If a particular job is so large that it cannot all be fitted into memory at once, the RIP starts to paint partial page buffers to disk. To avoid painting partial page buffers to disk the emergencySize option can allocate extra temporary memory for the RIP. In instances when the RIP cannot paint partial page buffers to disk, such as when recombining, use the allowUseAllMem option. The RIP will use all the available physical and virtual memory to try and complete the job. Be aware, however, that using all the memory may severely degrade performance until the job has finished.

NOTE:   If you allocate a large amount of extra temporary memory, the operating system may start paging. Paging would slow the system down more than painting partial page buffers to disk. It is recommended that you allocate less than 4 MiB of extra temporary memory.

workingSize and emergencySize are in bytes, and allowUseAllMem is a Boolean flag.

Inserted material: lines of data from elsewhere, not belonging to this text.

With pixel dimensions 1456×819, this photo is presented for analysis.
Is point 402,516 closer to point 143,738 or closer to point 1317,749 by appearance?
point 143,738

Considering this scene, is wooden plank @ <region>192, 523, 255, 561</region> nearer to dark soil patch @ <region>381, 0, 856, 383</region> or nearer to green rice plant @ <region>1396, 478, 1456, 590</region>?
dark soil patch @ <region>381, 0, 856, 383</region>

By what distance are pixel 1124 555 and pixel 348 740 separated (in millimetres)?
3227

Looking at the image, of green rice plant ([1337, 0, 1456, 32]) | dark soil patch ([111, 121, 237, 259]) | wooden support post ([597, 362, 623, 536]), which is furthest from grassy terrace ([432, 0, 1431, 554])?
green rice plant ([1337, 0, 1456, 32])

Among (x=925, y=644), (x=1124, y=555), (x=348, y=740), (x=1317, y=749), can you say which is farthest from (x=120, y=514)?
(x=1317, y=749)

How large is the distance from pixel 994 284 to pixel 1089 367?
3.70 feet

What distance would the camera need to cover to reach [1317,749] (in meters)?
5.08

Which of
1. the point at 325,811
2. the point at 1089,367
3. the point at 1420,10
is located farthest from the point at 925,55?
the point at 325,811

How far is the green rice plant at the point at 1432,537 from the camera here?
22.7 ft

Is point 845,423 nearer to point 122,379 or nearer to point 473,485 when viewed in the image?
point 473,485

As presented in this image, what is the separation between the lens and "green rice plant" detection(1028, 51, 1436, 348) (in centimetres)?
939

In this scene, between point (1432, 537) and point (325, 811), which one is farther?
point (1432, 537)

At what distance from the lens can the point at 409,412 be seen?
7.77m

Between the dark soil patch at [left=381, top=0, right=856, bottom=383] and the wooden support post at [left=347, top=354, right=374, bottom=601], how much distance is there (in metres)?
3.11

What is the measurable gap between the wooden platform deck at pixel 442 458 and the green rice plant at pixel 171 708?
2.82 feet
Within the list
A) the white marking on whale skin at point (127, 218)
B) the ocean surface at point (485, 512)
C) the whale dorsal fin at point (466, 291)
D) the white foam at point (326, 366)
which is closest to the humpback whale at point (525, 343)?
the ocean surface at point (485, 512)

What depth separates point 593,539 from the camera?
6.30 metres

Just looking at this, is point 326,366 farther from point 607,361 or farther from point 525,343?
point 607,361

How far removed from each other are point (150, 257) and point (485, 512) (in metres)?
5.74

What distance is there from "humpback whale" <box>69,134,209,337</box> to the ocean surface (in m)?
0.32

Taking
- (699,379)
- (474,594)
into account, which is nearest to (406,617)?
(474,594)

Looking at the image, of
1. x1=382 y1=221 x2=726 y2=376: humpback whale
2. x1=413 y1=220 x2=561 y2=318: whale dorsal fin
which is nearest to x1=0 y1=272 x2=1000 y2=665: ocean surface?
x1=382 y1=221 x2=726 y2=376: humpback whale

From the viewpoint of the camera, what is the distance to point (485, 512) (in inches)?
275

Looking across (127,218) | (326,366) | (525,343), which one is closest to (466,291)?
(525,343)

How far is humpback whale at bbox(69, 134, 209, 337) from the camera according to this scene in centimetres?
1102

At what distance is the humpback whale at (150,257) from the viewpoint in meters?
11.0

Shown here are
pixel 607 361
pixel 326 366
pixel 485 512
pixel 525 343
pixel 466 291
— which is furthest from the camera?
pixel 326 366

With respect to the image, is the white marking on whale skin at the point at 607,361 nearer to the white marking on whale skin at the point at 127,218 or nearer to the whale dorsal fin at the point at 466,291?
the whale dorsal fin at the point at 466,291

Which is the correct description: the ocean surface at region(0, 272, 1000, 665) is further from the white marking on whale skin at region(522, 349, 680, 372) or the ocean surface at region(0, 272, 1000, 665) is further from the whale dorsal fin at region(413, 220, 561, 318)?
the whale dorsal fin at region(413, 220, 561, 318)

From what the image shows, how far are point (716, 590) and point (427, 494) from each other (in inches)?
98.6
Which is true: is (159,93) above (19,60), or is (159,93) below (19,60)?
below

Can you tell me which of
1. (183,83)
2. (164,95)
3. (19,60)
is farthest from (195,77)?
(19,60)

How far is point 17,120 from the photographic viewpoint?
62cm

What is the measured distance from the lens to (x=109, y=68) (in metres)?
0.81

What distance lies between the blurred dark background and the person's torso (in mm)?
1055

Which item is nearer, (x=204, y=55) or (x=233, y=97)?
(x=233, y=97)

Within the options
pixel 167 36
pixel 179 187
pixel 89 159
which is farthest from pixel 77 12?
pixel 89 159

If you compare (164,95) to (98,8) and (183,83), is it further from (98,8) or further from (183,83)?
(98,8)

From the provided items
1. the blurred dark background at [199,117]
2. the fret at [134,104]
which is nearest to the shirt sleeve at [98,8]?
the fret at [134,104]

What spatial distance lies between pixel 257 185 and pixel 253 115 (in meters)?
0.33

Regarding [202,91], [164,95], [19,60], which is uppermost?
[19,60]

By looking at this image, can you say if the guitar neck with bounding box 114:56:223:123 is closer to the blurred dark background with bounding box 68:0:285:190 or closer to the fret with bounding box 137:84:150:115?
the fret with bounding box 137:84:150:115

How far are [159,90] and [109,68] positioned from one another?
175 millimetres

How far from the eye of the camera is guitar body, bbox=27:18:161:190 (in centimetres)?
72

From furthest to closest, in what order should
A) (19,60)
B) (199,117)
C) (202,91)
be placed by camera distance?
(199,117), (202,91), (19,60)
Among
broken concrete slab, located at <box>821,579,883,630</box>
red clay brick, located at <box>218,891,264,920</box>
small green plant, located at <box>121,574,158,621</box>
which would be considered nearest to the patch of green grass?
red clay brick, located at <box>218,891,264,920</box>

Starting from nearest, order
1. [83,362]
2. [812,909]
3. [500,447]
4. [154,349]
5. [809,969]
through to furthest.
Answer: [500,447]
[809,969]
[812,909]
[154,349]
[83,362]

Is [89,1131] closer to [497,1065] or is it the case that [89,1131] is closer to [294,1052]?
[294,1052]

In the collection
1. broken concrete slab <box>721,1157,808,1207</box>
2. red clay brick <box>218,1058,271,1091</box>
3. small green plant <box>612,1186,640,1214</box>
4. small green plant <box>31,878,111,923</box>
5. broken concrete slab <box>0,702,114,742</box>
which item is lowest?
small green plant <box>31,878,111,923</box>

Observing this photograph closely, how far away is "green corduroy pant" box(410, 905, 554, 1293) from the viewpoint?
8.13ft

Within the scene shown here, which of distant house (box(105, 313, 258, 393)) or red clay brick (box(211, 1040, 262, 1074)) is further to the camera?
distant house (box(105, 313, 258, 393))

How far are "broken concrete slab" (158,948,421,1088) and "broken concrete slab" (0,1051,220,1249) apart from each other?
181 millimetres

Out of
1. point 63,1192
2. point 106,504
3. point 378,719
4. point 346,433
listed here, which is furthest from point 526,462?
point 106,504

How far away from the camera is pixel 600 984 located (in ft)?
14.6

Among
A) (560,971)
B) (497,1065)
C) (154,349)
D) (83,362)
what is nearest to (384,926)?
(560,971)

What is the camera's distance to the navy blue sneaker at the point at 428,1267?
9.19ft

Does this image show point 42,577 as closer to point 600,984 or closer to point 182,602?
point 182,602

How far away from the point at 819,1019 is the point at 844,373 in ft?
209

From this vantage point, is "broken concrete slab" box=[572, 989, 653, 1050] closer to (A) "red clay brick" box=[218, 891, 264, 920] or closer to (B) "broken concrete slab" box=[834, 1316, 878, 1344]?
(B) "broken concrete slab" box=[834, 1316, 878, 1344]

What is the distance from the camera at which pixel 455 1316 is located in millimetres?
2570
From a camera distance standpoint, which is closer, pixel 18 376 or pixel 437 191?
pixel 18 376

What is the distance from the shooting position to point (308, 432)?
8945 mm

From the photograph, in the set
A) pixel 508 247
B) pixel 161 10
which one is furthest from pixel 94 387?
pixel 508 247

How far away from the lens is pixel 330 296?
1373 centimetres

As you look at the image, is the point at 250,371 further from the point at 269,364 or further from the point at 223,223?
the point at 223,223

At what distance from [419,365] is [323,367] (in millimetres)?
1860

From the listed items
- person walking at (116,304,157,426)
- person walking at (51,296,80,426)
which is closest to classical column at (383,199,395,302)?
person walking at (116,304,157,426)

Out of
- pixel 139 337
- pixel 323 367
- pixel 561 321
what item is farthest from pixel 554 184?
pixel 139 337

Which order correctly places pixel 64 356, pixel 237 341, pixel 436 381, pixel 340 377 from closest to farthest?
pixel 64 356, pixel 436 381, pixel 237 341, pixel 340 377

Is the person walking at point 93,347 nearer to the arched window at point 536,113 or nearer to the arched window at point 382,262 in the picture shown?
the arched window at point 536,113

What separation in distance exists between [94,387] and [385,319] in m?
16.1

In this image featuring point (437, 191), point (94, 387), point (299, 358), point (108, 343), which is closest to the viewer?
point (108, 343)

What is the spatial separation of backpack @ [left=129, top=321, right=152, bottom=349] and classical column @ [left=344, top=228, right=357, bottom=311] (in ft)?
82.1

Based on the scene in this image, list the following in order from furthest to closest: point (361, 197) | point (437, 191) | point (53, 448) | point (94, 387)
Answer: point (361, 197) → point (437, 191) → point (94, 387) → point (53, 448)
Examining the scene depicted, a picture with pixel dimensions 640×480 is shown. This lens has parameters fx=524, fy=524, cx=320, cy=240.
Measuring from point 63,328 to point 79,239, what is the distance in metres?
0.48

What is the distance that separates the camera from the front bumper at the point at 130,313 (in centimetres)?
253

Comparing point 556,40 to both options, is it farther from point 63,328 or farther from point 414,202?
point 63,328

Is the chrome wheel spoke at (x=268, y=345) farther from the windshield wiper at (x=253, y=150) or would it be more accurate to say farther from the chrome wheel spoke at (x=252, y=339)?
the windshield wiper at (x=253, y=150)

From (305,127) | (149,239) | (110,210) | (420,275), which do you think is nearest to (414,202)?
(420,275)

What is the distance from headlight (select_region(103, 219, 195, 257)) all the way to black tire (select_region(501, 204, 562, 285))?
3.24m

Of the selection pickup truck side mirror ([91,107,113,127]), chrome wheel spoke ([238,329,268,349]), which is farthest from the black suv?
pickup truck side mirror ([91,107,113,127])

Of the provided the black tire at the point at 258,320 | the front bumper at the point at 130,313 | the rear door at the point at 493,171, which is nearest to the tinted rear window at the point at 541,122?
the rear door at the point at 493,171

maxAddrSpaceSize specifies the size of the address space available to the RIP in bytes. Having a large address space allows the RIP to position its allocations more efficiently, so this value should be as large as possible, near the limit of what the Operating System allows for a user application. This is normally what limits the RIPs ability to use memory. Note that the core RIP will reserve this much address space, leaving no place for other

allocations, if you specify the Operating System limit or more. So you should aim for the Operating System limit minus the size of the application, minus any skin allocations (not done through SwAlloc ), minus any allocations by libraries linked into your application.

NOTE: All memory handling in skintest and skinkit should use the routines provided by mem.h, that is, MemAlloc() and MemFree().

On Windows, the deductions typically amount to 130 MiB. If you need to verify that your setting is safe, run a large job that will require all the available memory (with workingSize set to equal maxAddrSpaceSize , so that it really will use that much), and then check that you can still malloc in the skin (or create new threads, or whatever process it is that your application needs to be able to do).